No tengo tiempo. Tengo prisa
¿Qué nos ha pasado? ¿Por qué ahora todo tiene que ser inmediato? ¿Por qué no sabemos esperar ni disfrutar de las cosas? ¿Por qué hemos convertido nuestras vidas en carreras altamente competitivas y exigentes? ¿Por qué nos parece un pecado estar sin hacer nada un rato? Y, lo que es peor: ¿por qué ni siquiera sabemos estar sin hacer nada?
Desgraciadamente, gran parte de la culpa la tiene la tecnología. La otra parte, nosotros como sociedad.

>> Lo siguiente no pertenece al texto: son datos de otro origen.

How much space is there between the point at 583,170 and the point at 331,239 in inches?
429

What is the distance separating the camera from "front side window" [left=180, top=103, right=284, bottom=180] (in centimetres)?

La economía digital nos ha inmerso en una vorágine de prisas, nos ha inculcado que el gran valor es la inmediatez:
-
que si queremos algo podemos y debemos buscarlo, comprarlo y tenerlo ya.
-
que si una página tarda más de 6 segundos en cargar es que no merece la pena.
-
que si mi envío tarda 3 días no debo comprar ahí.
-
que si no contestas al teléfono a la primera, te mandaré un Whatsapp insidioso porque pasa el tiempo y no consigo contactar contigo.
-
que el cronómetro corre
-
que hay que darse prisa
-
que las ofertas acaban
-
que las plazas de avión se agotan
-
que solo quedan 2 unidades
-
que esta oferta dura 24 horas
-
que hay 7 personas viendo este apartamento a la vez…
¡Qué estrés!
En lo que al marketing respecta, esto hay sido un terremoto, una hecatombe.
Le ensañamos al consumidor a exigir inmediatez y luego, como marcas, tenemos que responder, estar a la altura. Para ser competitivo hoy en día hay que ser, sin duda, rápido. Luego ya veremos si, además, eres bueno, barato, bonito… Pero tienes que ser muy, muy rápido. ¿Cómo, que tu call centre no atiende en domingo?? Vamos a ver, ¡esto no puede ser! ¿Que no me entregas hoy mismo la lámpara, con lo urgente que todos sabemos que puede llegar a ser?
¿Imaginas que hoy en día estuvieran nuestros teléfonos publicados en directorios junto a nuestra dirección de casa?
Pensemos cómo eran las cosas hace unos pocos años.
Si queríamos saber, por ejemplo, si una determinada tienda vendía un producto teníamos que buscar en las Páginas Amarillas, sí, aquellos directorios de papel ultrafino y letras minúsculas que contenían todos los teléfonos del mundo. Los nuestros incluso, con apellidos y dirección.
Si eres muy joven, tendrás que volver a leerlo. Sí, los nuestros, los de todos. ¿Imaginas hoy en día que estuvieran nuestros teléfonos publicados en directorios? No quiero ni pensarlo. Pero hace no tanto, nuestros datos personales estaban publicados en esos pesadísimos tomos.
A lo que voy: si queríamos saber algo, teníamos que encontrar el tomo adecuado, buscar el nombre de la tienda (generalmente por la dirección física), llamar en horario comercial y preguntar. Si esto nos ocurría un domingo, un mediodía o una noche cualquiera, teníamos sí o sí que esperar a que abrieran el susodicho comercio. Y, si lo tenían y lo queríamos, teníamos que desplazarnos a comprarlo. No podíamos saber qué opinaba otra gente, más allá de nuestro círculo cercano. No era fácil saber si era más barato en tal o cual tienda. Y ahí vivíamos, tan felices.
¿Y qué pasa ahora? Que abrimos Google, buscamos y ya tenemos toda la información de la tienda, el horario, las reseñas, la dirección, las fotos, el mapa… Y, si me apuras y hemos buscado directamente el producto, tendremos fotos, precios, opiniones y enlaces para comprarlo en un click al mejor precio del mercado. Pero, si todo esto tarda más de 4 o 5 segundos, nos habremos hartado, habremos perdido la paciencia y habremos cambiado de tercio.
¿A qué te has pensado si leer este post porque te podría “robar” unos 3 minutos?
Somos presa de nuestro progreso.
Compramos comida preparada para ganar el tiempo que usaríamos en cocinar. Qué error, ¡con el placer que es cocinar!
Nos abonamos a plataformas y pagamos cuotas por tener las cosas ya. ¡Con lo agradable que puede ser la espera y el valor que le añade a las cosas cuando son deseadas!
Pagamos porque nos hagan cosas que nosotros sabríamos y podríamos hacer perfectamente, pero queremos para nosotros el tiempo que nos llevaría hacerlo.
Lo peor de todo, es que nos dedicamos a comprar tiempo y luego no sabemos ni qué hacer con él.